Semences paysannes et recherche pour les marchés de niche
La Commissariat rappelle également que le COV ne fait pas l'unanimité en France : "Des agriculteurs s'opposent à la rémunération de l'obtenteur dans le cadre de la pratique des semences de ferme, considérant jouir d'un “droit inaliénable” à réensemencer gratuitement leurs propres champs avec leur récolte, que la semence soit libre de droits ou non, considérant que l'obtenteur s'est aussi approprié le fruit de la sélection collective de l'activité millénaire des agriculteurs".
Alors que des accords entre producteurs et utilisateurs de semences doivent être conclu en France pour les 21 espèces pouvant faire l'objet de semences de ferme, celui-ci préconise de prendre en compte, dans la fixation des redevances, les intérêts des semenciers mais aussi ceux des agriculteurs.
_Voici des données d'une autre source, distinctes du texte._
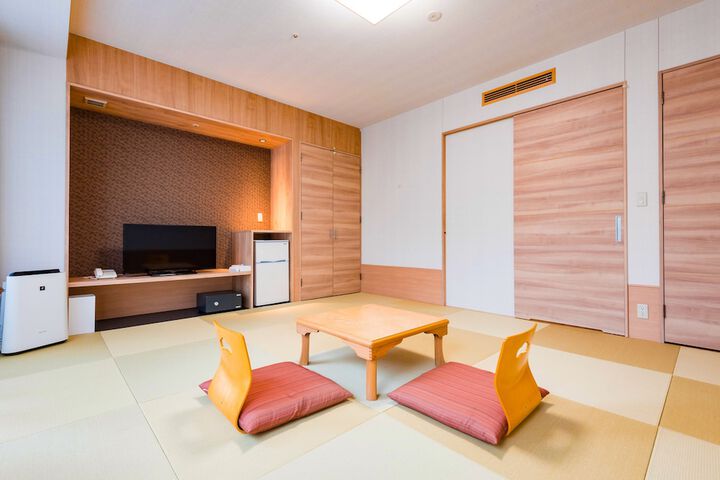 Room 6 of 34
Les pratiques de semences de fermes permettent notamment de répondre à des besoins "de niche", des semences plus adaptées aux caractéristiques locales de cultures ou à des besoins spécifiques. Alors que "les multinationales de l'agrochimie, bien que se diversifiant, se concentrent sur un nombre limité d'espèces (notamment maïs, soja, coton, riz, colza, blé et quelques espèces de légumes), (…) il apparaît essentiel d'éviter les phénomènes de “verrouillage”, restreignant l'innovation aux acteurs dominants de la filière".
Le CGSP préconise donc de mettre en place des programmes de recherche variétale sur des espèces complémentaires, peu cultivées, mais potentiellement importantes pour les systèmes agricoles durables (légumineuses par exemple). Ces programmes pourraient être financés par un Fonds de soutien à l'obtention végétale (FSOV). "Une autre possibilité serait de créer un fonds de recherche variétale financé par les filières. En effet, le développement des espèces peu cultivées mais potentiellement importantes pour l'agro-écologie nécessite un effort global d'organisation tout au long de la chaîne, depuis la sélection de la variété jusqu'à la mise en marché et la transformation".
Enfin, il faudrait reconnaître dans les règles communautaires, les variétés "population", qui ont une forte variété génétique, et qui ne peuvent aujourd'hui être ni échangées, ni commercialisées, car elles ne sont pas inscrites dans le catalogue officiel des semences et des variétés. Une piste qu'envisage la Commission européenne, qui a proposé, en juin dernier, des dérogations d'inscription au catalogue pour les semences produites en petite quantité, par des opérateurs représentant moins de deux millions de chiffres d'affaires.